# Speaker wires



## Winston Wolf (Aug 23, 2006)

Hello. I am getting ready to upgrade the stereo in my 2006 Altima SE. I currently have the non-BOSE factory stereo in my car. I am upgrading to a Dual XHD7714. I also purchased the PAC SWI-PS for the steering wheel controls.

I understand that I need to replace my speakers as well. The factory headunit and the NDSS speakers are 2-ohm. The Dual headunit is 4-8 ohms according to the manual. I would sure like to know why the factory equipment is incompatible with aftermarket kit... :balls:

Anyway, I am going to take my car and the new equipment to a local car audio place. I would prefer not to get screwed. So please humor me and let me ask one or two more newbie questions... :newbie:

Does all of the speaker wire in the car need to be replaced if I am upgrading from 2-ohm to 4-ohm speakers?

Do I need an amplifier, or will the headunit be good enough for listening to music at moderate volumes?
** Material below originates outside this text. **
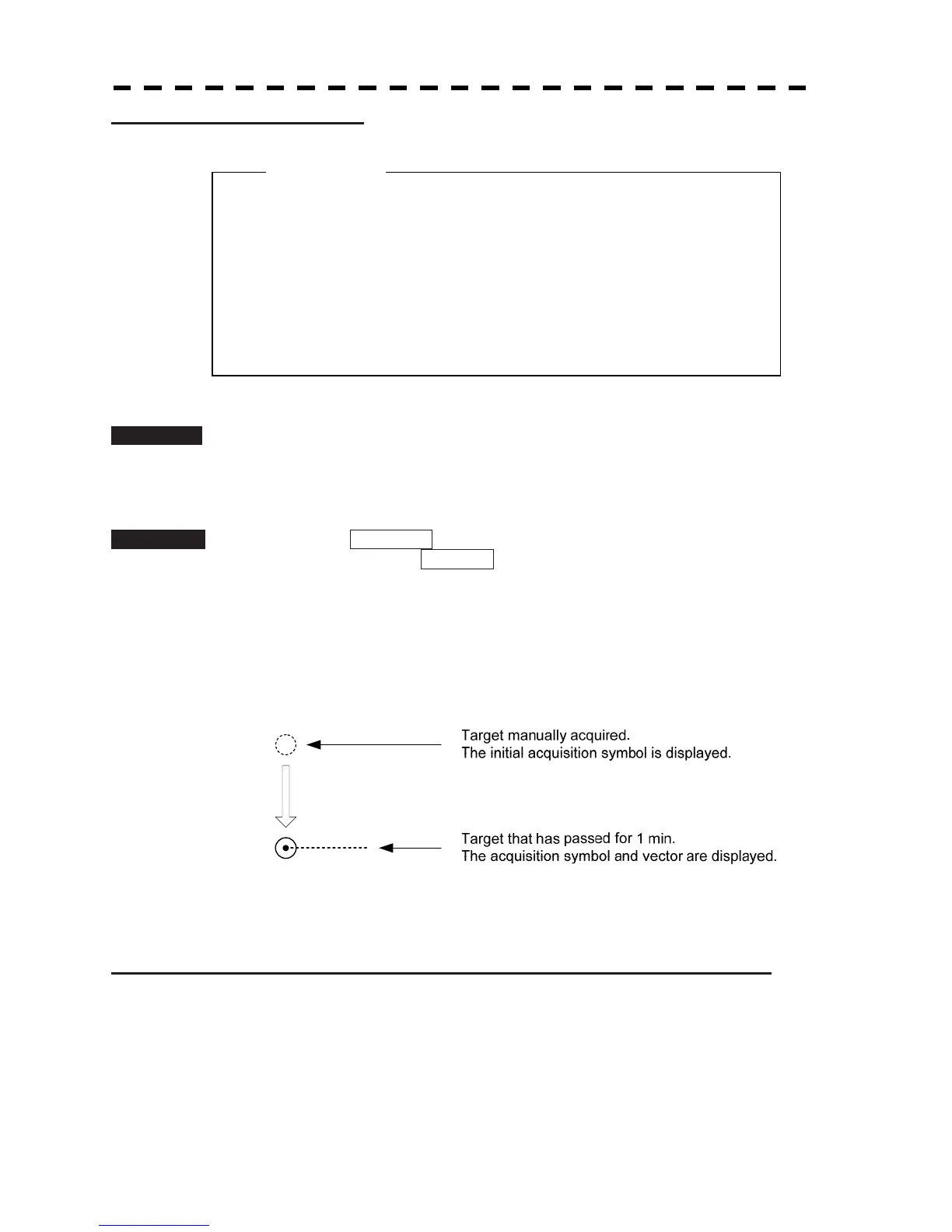 Target manually acquired.
The initial acquisition symbol is displayed.

Target that has passed for 1 min.
The acquisition symbol and vector are displayed.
I am not the guy that drives around the neighborhood rattling window panes with my subwoofer.

All of this for Bluetooth and an iPod connection.

Thanks in advance for your help.


----------



## Nickaltima (Jan 11, 2008)

ive replaced my non bose deck with a pioneer cd player when i forst got it..your stock speakers will operate fine with ur deck just not as good as they did with ur stock unit..mine did..ive since upgraded the speakers to kicker in the back and alpine in the front and a pioneer 7in touch screen..you dont need new speaker wires and you dont need an amp..they are going to possibly suggest tthe amp for you as an up-sell..also its pretty easy to install the radio when you buy the wire harness you match up all the same color wores from the radio to the harness its easy unless ur colorblind lol buy the radio dash kit to cover the gap its all simple to put together and install..the only thing is the PCI thing ive never done that ive learned to live wwithout the steering controls and as far as checking your mpg and all that the little push pin on the speedo cluster will get you to all of those screens but its ur choice..also one last note..dual is kind of a low end unit..for the same price or a little better id go with at least a cheap pioneer my friend has the same dual deck and it skips and sound quality isnt really as good as it could be..any questions feel free to ask id b happy to help! as well as i hope this helped


----------